Another in our series bringing you links to items of interest which you may have missed.
Let’s start with something close to most of our hearts … our pets.
Scientists have been investigating the origins of the domestic dog for a while and it is turning out that they are older than we thought. Two pieces, one from the Independent the other from the Scientist.
At the same time some are disputing the received wisdom of how wolves were first domesticated. They think the answer lies amongst our garbage.
Not to be left out, other scientists have looked at a number of myths about cats. One that turns out to be true is the way cats (and many other mammals) freeze when grabbed by the scruff of the neck, and they’re beginning to understand how/why. No this never was a myth; it’s always been perfectly obvious why it occurs.
Now for the more serious.
For the real nerds amongst you here is a piece on the science of radiation poisoning.
And this item helps to keep some of the environmental risks of radiation in perspective.
More perspective … If we know so little about the effect of diet on health (which we do) why is so much is written about it?
And while on spurious statistics … Did You Hear the One About Sex, Traffic Accidents and Acacia Trees?
It’s a good week for spurious statistics ‘cos here is another bunch around the numbers which rule our lives.
Now statistics are only a branch of maths, and so are logarithms. For those of you who struggled with logarithms at school here’s a nifty new way of thinking about arithmetic and thus logs.
Oh no, and now they’re telling me that ‘left-brained’ and ‘right-brained’ is a myth too? Yep ‘fraid so!

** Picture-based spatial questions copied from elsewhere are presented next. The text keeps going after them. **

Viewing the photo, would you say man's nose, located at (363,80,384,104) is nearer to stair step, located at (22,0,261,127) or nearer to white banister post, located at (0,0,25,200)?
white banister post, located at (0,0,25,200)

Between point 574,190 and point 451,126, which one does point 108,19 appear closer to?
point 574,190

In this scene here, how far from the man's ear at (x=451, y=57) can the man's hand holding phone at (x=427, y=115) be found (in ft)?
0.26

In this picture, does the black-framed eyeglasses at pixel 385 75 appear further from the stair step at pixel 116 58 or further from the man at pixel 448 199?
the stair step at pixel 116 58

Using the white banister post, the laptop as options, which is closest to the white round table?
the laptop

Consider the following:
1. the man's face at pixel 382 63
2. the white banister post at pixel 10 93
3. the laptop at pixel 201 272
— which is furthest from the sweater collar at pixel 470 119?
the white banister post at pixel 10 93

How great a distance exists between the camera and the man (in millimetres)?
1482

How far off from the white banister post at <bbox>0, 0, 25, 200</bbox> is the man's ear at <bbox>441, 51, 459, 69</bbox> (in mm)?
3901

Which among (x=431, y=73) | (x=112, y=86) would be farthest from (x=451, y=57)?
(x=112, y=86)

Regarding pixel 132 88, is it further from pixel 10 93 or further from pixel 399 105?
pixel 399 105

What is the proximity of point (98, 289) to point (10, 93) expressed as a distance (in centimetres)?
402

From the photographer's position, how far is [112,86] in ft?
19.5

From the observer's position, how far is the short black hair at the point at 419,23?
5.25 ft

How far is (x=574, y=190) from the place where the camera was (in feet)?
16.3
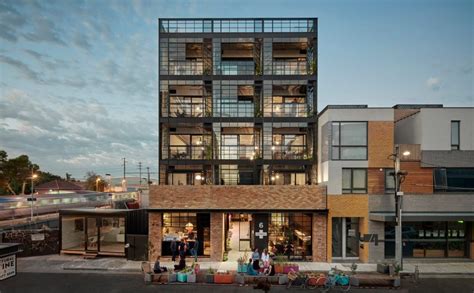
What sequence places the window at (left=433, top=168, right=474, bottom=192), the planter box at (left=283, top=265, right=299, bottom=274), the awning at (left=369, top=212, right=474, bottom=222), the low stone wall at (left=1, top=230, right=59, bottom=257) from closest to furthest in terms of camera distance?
the planter box at (left=283, top=265, right=299, bottom=274), the awning at (left=369, top=212, right=474, bottom=222), the window at (left=433, top=168, right=474, bottom=192), the low stone wall at (left=1, top=230, right=59, bottom=257)

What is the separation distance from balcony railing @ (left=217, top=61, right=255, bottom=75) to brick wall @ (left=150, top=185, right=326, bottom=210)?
30.4 feet

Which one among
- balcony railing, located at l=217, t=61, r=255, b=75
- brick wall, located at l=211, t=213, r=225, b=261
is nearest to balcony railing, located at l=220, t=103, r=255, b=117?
balcony railing, located at l=217, t=61, r=255, b=75

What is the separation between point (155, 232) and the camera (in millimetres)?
20500

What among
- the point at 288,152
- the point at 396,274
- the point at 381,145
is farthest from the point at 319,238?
the point at 381,145

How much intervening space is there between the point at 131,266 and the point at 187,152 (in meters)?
9.32

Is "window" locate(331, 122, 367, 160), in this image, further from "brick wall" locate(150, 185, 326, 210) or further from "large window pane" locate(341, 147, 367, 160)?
"brick wall" locate(150, 185, 326, 210)

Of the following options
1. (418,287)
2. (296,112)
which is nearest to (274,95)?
(296,112)

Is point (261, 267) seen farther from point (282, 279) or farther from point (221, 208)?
point (221, 208)

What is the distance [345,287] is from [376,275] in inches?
124

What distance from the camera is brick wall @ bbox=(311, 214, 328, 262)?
66.7ft

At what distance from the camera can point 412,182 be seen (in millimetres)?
20562

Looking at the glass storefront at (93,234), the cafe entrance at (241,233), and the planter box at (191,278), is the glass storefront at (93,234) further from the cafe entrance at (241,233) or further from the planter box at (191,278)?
the cafe entrance at (241,233)

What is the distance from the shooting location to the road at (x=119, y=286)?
1496cm

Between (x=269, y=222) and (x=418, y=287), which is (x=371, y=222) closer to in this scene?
(x=418, y=287)
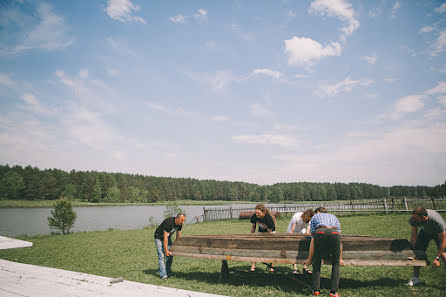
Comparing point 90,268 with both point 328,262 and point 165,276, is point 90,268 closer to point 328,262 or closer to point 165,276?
point 165,276

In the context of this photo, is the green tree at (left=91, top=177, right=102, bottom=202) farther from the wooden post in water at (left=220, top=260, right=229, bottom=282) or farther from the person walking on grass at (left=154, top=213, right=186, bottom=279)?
the wooden post in water at (left=220, top=260, right=229, bottom=282)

Meanwhile Rob Dunn’s team are about to reveal their belly buttons and their pets, a couple of paragraphs at a time.
This is the age of the keyboard, where QWERTY is King. And it’s all downhill from here as schools start to abandon cursive writing (well at least in the USA) which is bad news for historical research.

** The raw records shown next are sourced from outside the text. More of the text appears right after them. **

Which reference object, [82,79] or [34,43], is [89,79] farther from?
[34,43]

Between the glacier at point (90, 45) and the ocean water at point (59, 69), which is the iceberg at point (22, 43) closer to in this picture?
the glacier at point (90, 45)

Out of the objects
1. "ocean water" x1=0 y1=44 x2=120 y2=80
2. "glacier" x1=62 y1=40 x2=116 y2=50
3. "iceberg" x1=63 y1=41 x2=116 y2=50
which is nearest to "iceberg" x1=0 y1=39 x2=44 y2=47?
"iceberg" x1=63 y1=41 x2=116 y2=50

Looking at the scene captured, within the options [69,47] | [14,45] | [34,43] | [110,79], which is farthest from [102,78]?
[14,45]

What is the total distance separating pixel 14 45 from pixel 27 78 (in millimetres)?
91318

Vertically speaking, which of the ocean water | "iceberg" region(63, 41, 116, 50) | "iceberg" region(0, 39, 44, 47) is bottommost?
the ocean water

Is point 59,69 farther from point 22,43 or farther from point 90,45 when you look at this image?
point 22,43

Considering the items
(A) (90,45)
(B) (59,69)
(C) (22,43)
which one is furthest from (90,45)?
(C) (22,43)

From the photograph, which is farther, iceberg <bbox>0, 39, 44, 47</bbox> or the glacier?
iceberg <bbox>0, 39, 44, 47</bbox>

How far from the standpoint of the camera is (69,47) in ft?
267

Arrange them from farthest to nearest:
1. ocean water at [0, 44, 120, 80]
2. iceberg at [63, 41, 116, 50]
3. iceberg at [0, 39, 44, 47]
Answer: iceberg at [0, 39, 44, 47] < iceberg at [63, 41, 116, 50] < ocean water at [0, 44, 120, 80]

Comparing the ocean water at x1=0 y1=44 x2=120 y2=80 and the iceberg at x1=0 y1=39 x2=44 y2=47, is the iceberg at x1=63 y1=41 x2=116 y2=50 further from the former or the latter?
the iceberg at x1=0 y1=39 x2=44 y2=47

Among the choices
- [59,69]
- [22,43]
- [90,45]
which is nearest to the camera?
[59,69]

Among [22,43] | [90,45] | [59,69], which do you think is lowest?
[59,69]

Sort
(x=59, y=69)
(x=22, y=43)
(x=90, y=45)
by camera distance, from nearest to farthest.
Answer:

Those of you with girl bodies and/or girl children might be interested in these three posts about hormonal birth control. First, two old posts by Kate Clancy looking at birth control through the eyes of an anthropologist, here and here. Then something slightly more recent on birth control for young teenage girls.
Meanwhile Heresy Corner looks at myths about the porn industry and asks what UK PM David Cameron can learn from schoolgirls and soccer moms. Well he could learn a lot, but as he’s a politician it would seem the answer is he will learn naff all.
Will teens use it for sex? And answers to other obvious questions about any new technology through the eyes of XKCD.
An interesting and unexpectedly forthright interview article with Sir Bernard Ingham, formerly Margaret Thatcher’s Press Secretary.
And finally something historical. A snapshot of a collection of 19th & early 20th century photographs of shipwrecks around the SW coast of England.